Prop 200 gives voters a chance to establish publicly financed elections.
By Dave Devine
Is $5 a taxpayer worth it to change our shameful system of campaign financing where 90 percent of the money now comes from lobbyists or business interests? I think most people would say so.
Funding for the program would come from a $100 annual fee on registered lobbyists of for-profit groups, a $5 contribution check-off on state income tax returns, tax-credited donations, and a 10 percent surcharge on civil and criminal penalties. The money would be administered by an appointed, five-member, multi-partisan Citizens Clean Election Committee.
To qualify for free campaign funds, political candidates will have to raise large numbers of $5 contributions from within the areas they seek to serve. These numbers range from 200 contributions for legislative candidates to 4,000 for gubernatorial hopefuls.
Once the contribution requirement has been met, candidates are eligible to receive as much as $25,000 for legislative campaigns to $950,000 for the governor's race. Candidate spending would be limited to the public fund ceiling, except in some special cases.
Feelings about this proposal are intense on both sides of the issue. A representative of the Libertarian Party said, "Any restrictions on an individual's right to do anything with their own property, i.e. their money, is unconstitutional."
Tucsonan Mike Hellon believes passage of the proposition would limit public office to the wealthy. In his opinion, the expenditure limitations for statewide offices are too low to make participants competitive.

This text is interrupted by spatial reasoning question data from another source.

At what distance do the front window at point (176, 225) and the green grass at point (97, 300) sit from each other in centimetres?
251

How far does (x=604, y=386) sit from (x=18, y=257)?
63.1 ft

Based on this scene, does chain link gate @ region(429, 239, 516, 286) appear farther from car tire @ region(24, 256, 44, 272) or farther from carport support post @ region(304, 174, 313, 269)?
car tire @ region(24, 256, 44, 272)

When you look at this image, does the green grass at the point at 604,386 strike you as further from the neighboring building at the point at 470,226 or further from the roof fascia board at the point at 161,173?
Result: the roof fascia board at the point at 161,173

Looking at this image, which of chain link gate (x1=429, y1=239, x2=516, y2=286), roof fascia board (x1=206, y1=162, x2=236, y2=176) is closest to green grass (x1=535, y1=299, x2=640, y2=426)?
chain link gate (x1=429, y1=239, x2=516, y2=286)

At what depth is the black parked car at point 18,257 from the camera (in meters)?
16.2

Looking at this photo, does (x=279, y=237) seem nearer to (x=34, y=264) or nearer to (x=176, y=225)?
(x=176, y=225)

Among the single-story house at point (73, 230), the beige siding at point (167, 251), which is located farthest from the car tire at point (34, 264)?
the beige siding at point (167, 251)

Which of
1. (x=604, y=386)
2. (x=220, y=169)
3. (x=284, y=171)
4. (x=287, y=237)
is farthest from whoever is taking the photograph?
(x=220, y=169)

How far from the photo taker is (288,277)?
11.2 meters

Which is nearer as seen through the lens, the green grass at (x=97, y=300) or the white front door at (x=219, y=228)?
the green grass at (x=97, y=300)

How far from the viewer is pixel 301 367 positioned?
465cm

Common Cause honcho Dennis Burke disagrees. "If a candidate has something to say, the spending limits will be high enough," he says.

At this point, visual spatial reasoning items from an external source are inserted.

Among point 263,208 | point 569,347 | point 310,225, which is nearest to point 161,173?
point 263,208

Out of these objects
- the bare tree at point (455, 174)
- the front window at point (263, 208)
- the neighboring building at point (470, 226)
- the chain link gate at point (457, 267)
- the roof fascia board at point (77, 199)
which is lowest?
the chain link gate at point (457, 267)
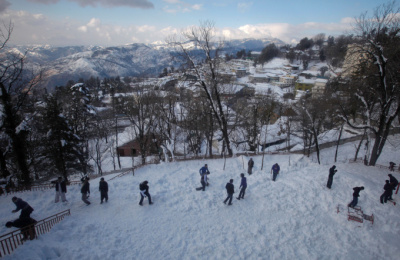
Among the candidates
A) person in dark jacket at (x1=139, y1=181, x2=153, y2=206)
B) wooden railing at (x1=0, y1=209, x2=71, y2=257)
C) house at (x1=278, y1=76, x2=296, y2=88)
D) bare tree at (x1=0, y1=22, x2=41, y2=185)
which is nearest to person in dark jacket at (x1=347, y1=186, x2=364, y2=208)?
person in dark jacket at (x1=139, y1=181, x2=153, y2=206)

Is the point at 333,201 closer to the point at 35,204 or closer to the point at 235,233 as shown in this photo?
the point at 235,233

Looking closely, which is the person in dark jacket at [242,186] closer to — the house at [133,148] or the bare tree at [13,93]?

Josh Silver, campaign manager for Arizonans for Clean Elections, which is pushing the initiative, says the limits were set by looking at past campaign expenditures. He adds that the voluntary nature of the program makes it constitutional.
Kaia Lenhart of the group says the goal of the proposition is to level the playing field so more people can run for office.
Opponents of the measure believe it's inappropriate to use taxpayer money to finance campaigns for elected office. Tax dollars for existing programs, they say, will be lost because of the funding mechanism. They also argue that a new bureaucracy will be created to administer the program, and that meeting the $5 contribution goals could be very difficult to accomplish.
If the City of Tucson's publicly financed campaign-fund matching program is any example, this final concern is a valid one. Gathering 200 donations, even $5 ones, from people who live within a legislative district could prove very tough. If it is, it might end up discouraging candidates from participating in the Clean Elections program.
Silver sees it differently: "If candidates can't meet that standard, they shouldn't run."
The effort to put this measure on the ballot, called grassroots by its supporters, is actually very well financed. To date, $380,000 has been raised and mostly spent. Lenhart sidestepped the question when asked how much the campaign hoped to spend, but insisted it would certainly be less than $1 million.
Opponents of the measure can also be expected to have big bucks to fight Proposition 200. Those who like the present system of campaign financing, where many politicians are perceived to be bought and paid for by lobbyists, will certainly see it as a wise investment in their future.